Thursday, July 14, 2011

We've got five years.

After a particularly hellish night at work, my legs started to cramp as soon as my shoes scraped against the sidewalk. It had been over a day since I had eaten my last meal, and therein lies the irony of healthcare: We're the shittiest at taking care of ourselves.

As I had exited the building, I had hoped for a downpour to match my mood -- I wanted nothing more than to march home through a thunderstorm, knowing none had been predicted -- and was miraculously greeted with the sudden absence of summer.

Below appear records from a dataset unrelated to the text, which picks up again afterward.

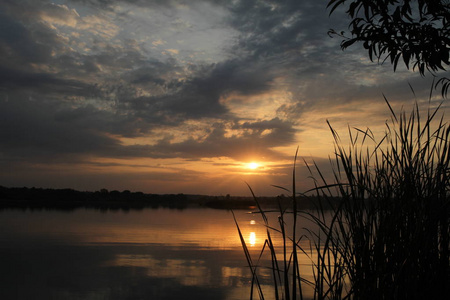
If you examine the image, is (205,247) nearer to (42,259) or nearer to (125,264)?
(125,264)

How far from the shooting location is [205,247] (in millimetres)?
10914

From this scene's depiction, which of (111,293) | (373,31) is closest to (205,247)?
(111,293)

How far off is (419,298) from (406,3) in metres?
1.96

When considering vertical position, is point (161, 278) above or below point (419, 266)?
below

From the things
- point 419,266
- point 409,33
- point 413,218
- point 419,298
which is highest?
point 409,33

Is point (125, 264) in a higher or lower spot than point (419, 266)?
lower

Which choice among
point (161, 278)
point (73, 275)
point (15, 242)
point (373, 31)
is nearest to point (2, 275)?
point (73, 275)

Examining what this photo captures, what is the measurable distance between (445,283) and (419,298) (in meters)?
0.17

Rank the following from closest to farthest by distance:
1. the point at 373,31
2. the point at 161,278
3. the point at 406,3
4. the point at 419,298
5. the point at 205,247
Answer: the point at 419,298
the point at 406,3
the point at 373,31
the point at 161,278
the point at 205,247

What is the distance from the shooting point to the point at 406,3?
276 cm

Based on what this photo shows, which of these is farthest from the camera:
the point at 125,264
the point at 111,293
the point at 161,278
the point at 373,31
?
the point at 125,264

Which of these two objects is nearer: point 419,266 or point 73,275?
point 419,266

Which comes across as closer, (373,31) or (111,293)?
(373,31)

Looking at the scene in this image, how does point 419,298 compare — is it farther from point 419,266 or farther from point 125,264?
point 125,264
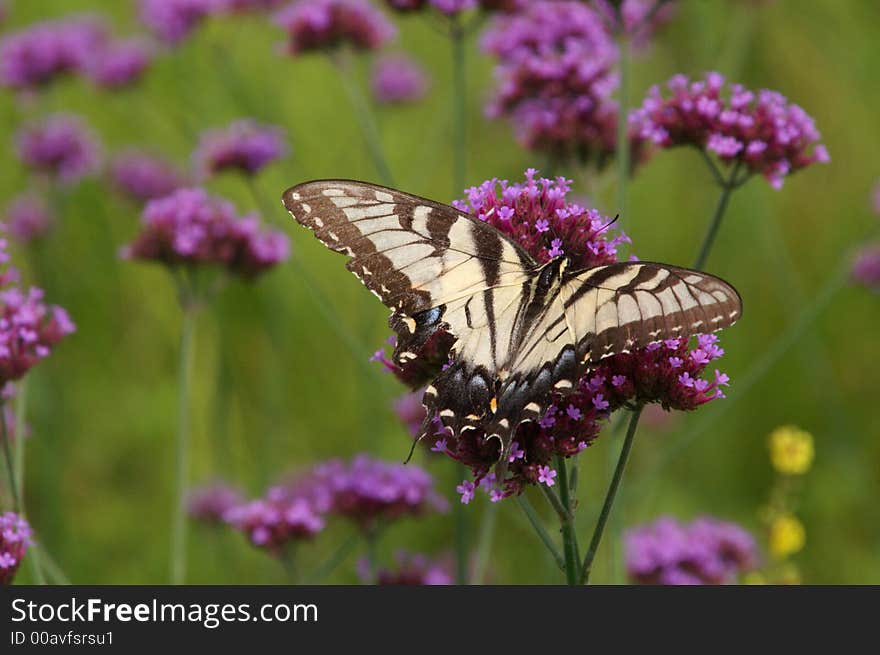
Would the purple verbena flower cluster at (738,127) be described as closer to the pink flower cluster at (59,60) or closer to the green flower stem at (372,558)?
the green flower stem at (372,558)

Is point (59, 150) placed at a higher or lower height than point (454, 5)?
higher

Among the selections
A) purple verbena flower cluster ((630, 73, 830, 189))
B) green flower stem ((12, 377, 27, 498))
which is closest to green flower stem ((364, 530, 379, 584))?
green flower stem ((12, 377, 27, 498))

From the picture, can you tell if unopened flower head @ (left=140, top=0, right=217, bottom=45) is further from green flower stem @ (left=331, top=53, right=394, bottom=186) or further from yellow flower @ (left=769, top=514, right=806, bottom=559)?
yellow flower @ (left=769, top=514, right=806, bottom=559)

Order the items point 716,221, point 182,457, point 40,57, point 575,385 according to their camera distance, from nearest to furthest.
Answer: point 575,385
point 716,221
point 182,457
point 40,57

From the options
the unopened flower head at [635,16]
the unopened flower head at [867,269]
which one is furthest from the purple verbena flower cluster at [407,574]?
the unopened flower head at [867,269]

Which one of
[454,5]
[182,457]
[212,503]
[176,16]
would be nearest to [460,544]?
[182,457]

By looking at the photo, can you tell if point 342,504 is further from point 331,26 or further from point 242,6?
point 242,6
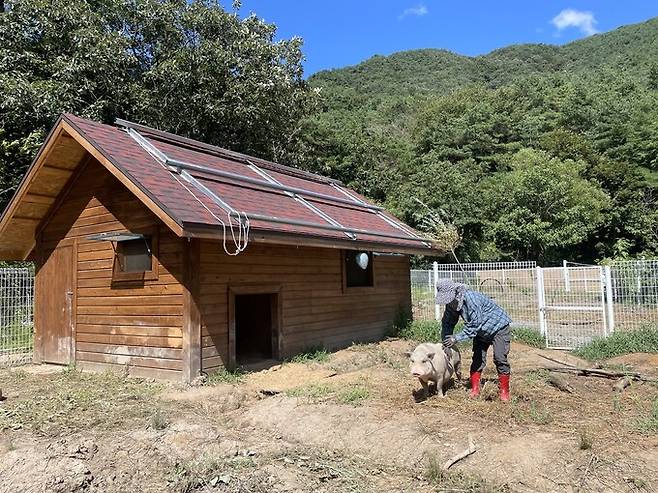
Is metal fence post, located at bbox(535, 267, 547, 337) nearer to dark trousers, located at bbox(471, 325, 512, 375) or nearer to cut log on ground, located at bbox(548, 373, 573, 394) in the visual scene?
cut log on ground, located at bbox(548, 373, 573, 394)

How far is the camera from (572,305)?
11.1 m

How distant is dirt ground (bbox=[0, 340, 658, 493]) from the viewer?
418 centimetres

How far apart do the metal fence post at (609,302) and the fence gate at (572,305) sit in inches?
2.4

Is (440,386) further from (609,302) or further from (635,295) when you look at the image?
(635,295)

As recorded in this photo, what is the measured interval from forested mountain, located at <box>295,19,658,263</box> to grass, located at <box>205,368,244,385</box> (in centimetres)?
1699

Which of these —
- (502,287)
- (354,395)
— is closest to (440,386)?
(354,395)

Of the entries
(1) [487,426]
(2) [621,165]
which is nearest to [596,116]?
(2) [621,165]

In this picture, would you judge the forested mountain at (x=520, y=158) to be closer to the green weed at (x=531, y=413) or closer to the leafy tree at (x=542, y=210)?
the leafy tree at (x=542, y=210)

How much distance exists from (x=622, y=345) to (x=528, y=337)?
2014mm

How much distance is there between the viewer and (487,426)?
523 centimetres

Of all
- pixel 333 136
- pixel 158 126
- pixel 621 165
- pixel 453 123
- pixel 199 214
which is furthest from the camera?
pixel 453 123

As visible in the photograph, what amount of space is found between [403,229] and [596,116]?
28.4 metres

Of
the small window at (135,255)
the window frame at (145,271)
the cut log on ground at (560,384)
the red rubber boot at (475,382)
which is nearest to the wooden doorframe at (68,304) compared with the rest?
the window frame at (145,271)

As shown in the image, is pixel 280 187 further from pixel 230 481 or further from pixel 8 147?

The sky mysteriously loomed a striated gray, then opaline blue, as sharp and clear as the air that puckered my skin into goosebumps.

"Five Years" by David Bowie streamed onto my headphones, and I remembered laughing about this song in December a few years ago. I made such a big deal about it. That's how my sense of humour works, I guess. The end of the world is always funny.

I stepped off the sidewalk, and a long line of cars that shouldn't have been present erupted into existence at 6:30 in the morning. I stood and watched them. Garbage men on motorcycles in city-worker orange; Mid-Life Crisis sports car blue; a green bus stopped and ejected its contents across the street.

It was like the world was ending in that moment: Everything had abruptly gone cold with the news that we had a limited amount of time, and the moment just froze as I took it all in. A strange sort of twisted beauty, playing out in its humanity, because that is the beauty of it all.

I crossed the street and looked up. There's a building with a mural that takes up the entire side: A pair of hands turning the bricks into a quilt; in my head, the hands of God playing the piano swell inside of everybody.

And as much of a struggle my life has been, I felt a strange sense of peace as I rounded the corner to my street. I had stumbled onto a moment, something I could seal up into a watertight package to seal away into the darkest corners of my heart for a time whenever I would need it most.

I turned my head. A car parked on the side of the street had a bumper sticker of two fingers raised in a peace sign. I think I started laughing as I realized that that's exactly what I want the end of the world to be like. If I would've been blindsided by an asteroid or something a second later, I would've been okay with that. I wouldn't have regretted all that I hadn't accomplished or that I was alone because in that moment, none of it was true.

My brain hurt like a warehouse, it had no room to spare/I had cram so many things to store everything in there.